§ WRITTEN TASK A
In the conversation transcript, in which region and country does Cecilie Conrad say the family currently is?
§ WRITTEN TASK B
In the entries, rewrite the lines from the one containing "Given the options" through the one containing "which is furthest", inclusive, replacing "bush" with "shrub" and leaving everything else unchanged.

§ SOURCE
Lainie Liberti: I'm still using these tools, but that was a big part of the me that I brought in partnership with my son on this journey And so it became a big part of our travels. So you're right, and so the healing and the inner worlds and recognizing all of that stuff was, was really sort of a massive part of our, our. I guess we actively world schooled and live together And I've been with you, you know automatically for 12 years. Last two years I've been in Mexico, so can't say that, but I'm still in Mexico. 


Cecilie Conrad: So that's kind of what California connection between the inner and the outer journey is very, very interesting because obviously we've experienced it a thousand times that what happens around us and where we like feel an urge to go, or whatever it shows up on the way, is very just sparks the right turns on the right motors. On the inside like, okay, i have to open this box now and work with that and I can work with this, it's okay. And and it's not all fun and joy and and and be chill, it's. It's also sometimes very confronting to live a life on the road And I think that so we say the most interesting is the people, the adventure is the people but, obviously we are also some of the people and we get to meet ourselves and we get to meet the children. 


Cecilie Conrad: When we are open to this thing, that happens between the physical world we travel in, where we go, that now we're in Basque country, in Spain, and there's something here with the mountains and some vibe that is different from other places, but it also opens or touches a nerve inside that is different from what happened when we were just in Normandy, france, and before that, paris. It's very, very enriching and also kind of easier than doing it at home in one place, because it feeds this Okay, i have to keep going which, at least for us, makes us keep going and keep growing. I find that very, very interesting And I think one important thing is world schooling. Sometimes, when people ask you all these practical questions, all of this with the visas and the laundry and how do you ever get a shower, and these things, i get it. I get it. We live sometimes in a van, so obviously there's no shower and that's a practical question and I would like to answer it. But I think it's just more interesting to talk about the other things.

§ DATA LISTING
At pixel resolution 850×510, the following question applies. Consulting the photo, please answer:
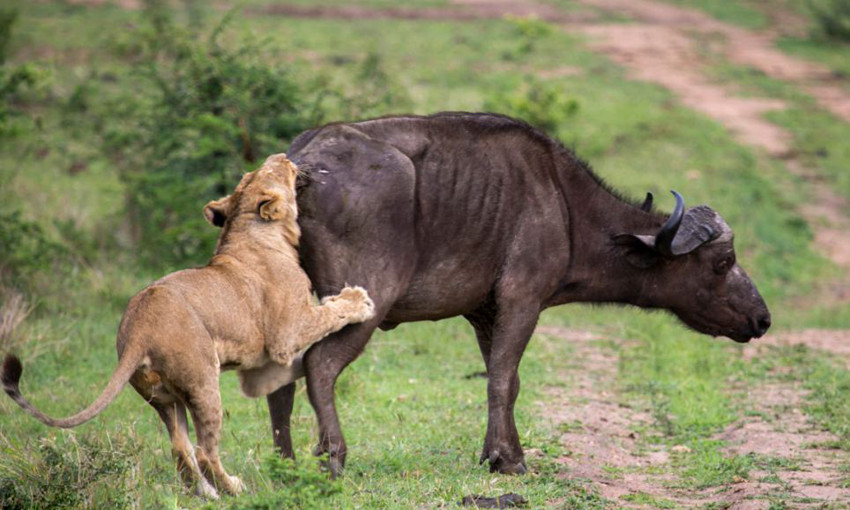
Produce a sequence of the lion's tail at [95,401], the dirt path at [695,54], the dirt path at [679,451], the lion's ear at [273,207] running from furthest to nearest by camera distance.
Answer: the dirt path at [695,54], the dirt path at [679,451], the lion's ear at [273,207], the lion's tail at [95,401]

---

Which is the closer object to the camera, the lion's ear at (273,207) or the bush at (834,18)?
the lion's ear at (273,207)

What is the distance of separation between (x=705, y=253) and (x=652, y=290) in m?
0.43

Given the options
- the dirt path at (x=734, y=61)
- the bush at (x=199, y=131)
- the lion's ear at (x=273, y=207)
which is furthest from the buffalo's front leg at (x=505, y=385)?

§ RIGHT ANSWER A
Basque country, in Spain.

§ RIGHT ANSWER B
Given the options
- the dirt path at (x=734, y=61)
- the shrub at (x=199, y=131)
- the lion's ear at (x=273, y=207)
which is furthest from the buffalo's front leg at (x=505, y=385)?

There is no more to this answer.